[WHAT THE TASK REQUIRES]:
The answer must be every line of the records below that holds the word "genus".

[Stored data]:
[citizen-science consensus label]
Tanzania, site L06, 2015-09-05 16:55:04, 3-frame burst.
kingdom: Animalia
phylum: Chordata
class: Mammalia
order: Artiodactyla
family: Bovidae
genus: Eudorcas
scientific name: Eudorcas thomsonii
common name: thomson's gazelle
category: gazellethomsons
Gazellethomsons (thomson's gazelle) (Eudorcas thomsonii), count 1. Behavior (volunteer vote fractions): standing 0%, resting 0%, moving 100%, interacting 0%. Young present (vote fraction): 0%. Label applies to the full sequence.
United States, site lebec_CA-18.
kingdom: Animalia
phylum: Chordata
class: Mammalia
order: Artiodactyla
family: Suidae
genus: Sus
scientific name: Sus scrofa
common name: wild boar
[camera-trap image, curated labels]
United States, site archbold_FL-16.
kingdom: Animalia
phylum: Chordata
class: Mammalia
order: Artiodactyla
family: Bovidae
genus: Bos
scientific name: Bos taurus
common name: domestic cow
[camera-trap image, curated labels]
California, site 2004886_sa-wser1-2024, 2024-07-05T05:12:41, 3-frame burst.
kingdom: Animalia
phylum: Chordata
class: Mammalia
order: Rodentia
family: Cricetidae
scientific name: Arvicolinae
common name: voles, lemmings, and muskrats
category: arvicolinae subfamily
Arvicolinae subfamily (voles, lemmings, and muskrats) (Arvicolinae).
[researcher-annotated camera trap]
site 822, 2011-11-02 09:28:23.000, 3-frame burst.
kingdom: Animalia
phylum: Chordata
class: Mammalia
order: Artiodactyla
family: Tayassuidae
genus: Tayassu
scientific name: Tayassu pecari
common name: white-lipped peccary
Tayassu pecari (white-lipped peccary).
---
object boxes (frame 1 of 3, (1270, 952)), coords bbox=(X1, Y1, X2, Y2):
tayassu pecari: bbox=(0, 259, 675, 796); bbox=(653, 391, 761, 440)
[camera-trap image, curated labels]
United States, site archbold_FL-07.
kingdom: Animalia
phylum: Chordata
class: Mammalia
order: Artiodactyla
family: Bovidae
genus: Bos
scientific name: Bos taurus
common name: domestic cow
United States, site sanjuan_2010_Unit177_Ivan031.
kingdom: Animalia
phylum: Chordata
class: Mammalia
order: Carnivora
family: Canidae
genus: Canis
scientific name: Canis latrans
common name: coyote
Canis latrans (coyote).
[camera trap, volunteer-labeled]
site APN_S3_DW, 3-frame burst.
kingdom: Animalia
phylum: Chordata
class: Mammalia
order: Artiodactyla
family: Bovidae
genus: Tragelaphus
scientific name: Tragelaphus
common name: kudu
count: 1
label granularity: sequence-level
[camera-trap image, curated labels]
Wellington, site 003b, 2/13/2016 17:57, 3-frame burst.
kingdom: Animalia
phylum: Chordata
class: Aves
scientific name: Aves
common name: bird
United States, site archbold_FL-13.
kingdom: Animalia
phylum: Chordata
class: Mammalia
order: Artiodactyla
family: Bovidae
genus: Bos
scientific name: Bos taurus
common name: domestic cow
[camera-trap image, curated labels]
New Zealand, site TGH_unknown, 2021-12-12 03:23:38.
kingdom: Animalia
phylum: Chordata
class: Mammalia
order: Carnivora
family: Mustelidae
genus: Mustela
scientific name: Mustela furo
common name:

[SOLUTION FOR THIS TASK]:
genus: Eudorcas
genus: Sus
genus: Bos
genus: Tayassu
genus: Bos
genus: Canis
genus: Tragelaphus
genus: Bos
genus: Mustela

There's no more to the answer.